Well, there's a sort of weird solution to this.

We're not going to actually consider the runtimes of our programs on

any particular input.

We're going to look at what are known as asymptotic runtimes.

These ask, how does the runtime scale with input size?

As the input size n gets larger,

does the output scale proportional to n, maybe proportional to n squared?

Is it exponential in n?

All these things are different.

And in fact they're sort of so different that as long as n is sufficiently large,

the difference between n runtime and

n squared runtime is going to be worse than any constant multiple.

3:18

If you've got a constant multiple of 1000,

1000n might be pretty bad with that big number in front.

But, when n becomes big, it's still better than n squared.

3:31

And so, by sort of only caring about what happens in this sort of long

scale behavior, we will be able to do this without seeing these constants,

without having to care about these details.

3:42

And in fact, this sort of asymptotic,

large scale behavior is actually what you care about a lot of the time, because

you really want to know: what happens when I run my program on very large inputs?

3:54

And these different sorts of scalings do make a very large difference on that.
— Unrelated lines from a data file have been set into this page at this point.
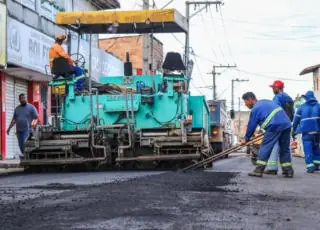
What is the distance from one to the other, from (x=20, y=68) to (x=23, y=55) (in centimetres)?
41

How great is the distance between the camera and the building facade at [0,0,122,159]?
61.6 feet

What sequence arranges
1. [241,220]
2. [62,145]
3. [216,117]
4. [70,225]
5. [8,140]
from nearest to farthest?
1. [70,225]
2. [241,220]
3. [62,145]
4. [8,140]
5. [216,117]

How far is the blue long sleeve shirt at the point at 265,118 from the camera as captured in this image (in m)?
10.6

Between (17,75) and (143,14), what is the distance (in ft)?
32.3

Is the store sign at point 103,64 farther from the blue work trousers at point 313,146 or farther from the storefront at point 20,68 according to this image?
the blue work trousers at point 313,146

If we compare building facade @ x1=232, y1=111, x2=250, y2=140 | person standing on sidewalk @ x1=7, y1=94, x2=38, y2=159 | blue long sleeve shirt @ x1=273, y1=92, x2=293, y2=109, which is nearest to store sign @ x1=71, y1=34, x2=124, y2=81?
person standing on sidewalk @ x1=7, y1=94, x2=38, y2=159

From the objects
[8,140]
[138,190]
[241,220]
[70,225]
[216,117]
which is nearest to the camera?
[70,225]

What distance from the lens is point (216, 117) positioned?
28.0 metres

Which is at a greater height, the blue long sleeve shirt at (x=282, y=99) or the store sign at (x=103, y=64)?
the store sign at (x=103, y=64)

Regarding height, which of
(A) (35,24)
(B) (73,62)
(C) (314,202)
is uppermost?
(A) (35,24)

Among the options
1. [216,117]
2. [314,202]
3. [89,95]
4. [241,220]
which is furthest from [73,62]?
[216,117]

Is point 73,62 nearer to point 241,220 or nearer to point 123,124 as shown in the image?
point 123,124

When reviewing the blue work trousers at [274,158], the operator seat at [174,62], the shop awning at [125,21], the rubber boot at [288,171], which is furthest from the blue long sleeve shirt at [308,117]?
the shop awning at [125,21]

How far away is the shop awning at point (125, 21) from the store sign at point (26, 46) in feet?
19.5
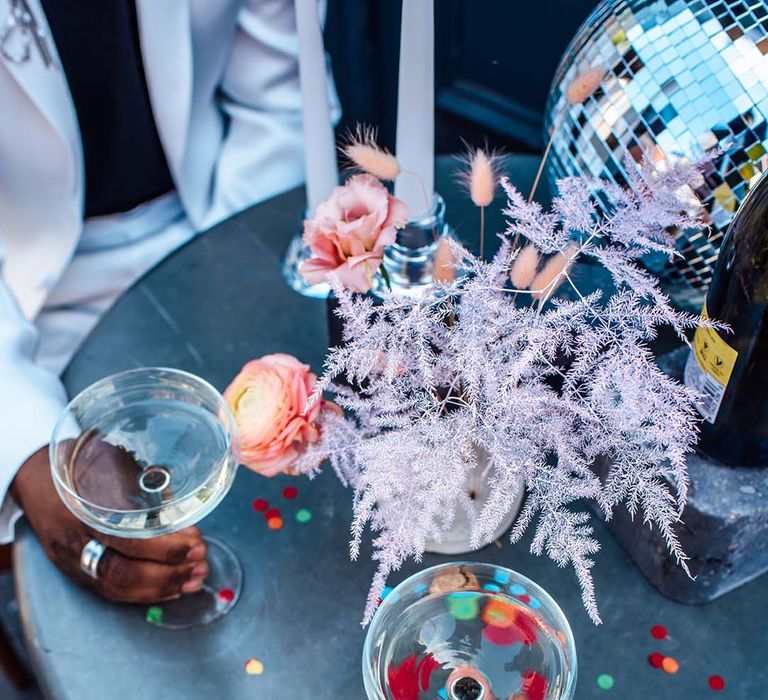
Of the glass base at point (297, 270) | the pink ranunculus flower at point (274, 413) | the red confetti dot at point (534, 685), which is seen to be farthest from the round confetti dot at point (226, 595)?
the glass base at point (297, 270)

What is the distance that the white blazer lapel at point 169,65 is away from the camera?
106 centimetres

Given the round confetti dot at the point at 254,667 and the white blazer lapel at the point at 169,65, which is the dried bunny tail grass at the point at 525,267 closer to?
the round confetti dot at the point at 254,667

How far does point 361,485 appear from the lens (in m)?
0.56

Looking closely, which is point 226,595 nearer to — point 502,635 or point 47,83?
point 502,635

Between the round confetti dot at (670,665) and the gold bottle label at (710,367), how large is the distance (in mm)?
181

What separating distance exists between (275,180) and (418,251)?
0.52 meters

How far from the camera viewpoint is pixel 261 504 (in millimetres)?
756

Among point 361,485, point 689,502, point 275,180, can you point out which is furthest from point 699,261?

So suppose that we have an algorithm whose runtime is roughly proportional to n and

we want it to run it on a machine that runs at about a gigahertz.

How large an input can we handle such that we'll finish the computation in a second?

4:24

If instead of n, it's n log n it's a little bit slower,

you can only handle inputs the size about 30 million.

If it runs like n squared, it's a lot worse.

You can only handle inputs of size about 30,000

before it starts taking more than a second.

4:38

If the inputs are of size 2 to the n,

it's incredibly bad, you can only handle inputs of size about 30 in a second.

Inputs of size 50 already take two weeks, inputs of size 100

you'll never ever finish.

And so the difference between n and n squared and

2 to the n is actually really, really significant.

It's often more significant than these factors of 5 or

100 that you're seeing from other things.

5:07

Now just to give you another feel of sort of how these sort of different types of

runtimes behave, let's look at some sort of common times that you might see.

There's log n, which is much smaller than root n,

which is much smaller than n, which is much smaller than n log n,

which is much smaller than n squared, which is much smaller than 2 to the n.

So, if we graph all of these,

you can see that these graphs sort of separate out from each other.

If you just look at them at small inputs, it's maybe a little bit hard to tell which

ones are bigger, there's a bit of jostling around between each other.

But if we extend the graph outwards a bit, it becomes much more clear.

2 to the n starts after about 4 really taking off.

Really just 2 to the n just shoots up thereafter and becomes 20 or 30,

it just leaves everyone else in the dust.

N squared keeps up a pretty sizable advantage though against everyone else.

N log n and n also are pretty well separated from the others.

In this graph, root n and log n seem to be roughly equal to each other, but

if you kept extending, if you let n get larger and larger,

they'd very quickly differentiate themselves.

Square root of 1 million is about 1,000.

Log of 1 million is about 20.

And so really as you keep going out, very quickly the further out you go

the further separated these things become from each other,

and that's really the key idea behind sort of asymptotics.

We don't care so much about the constants,

we care about what happens as your inputs get very large, how do they scale.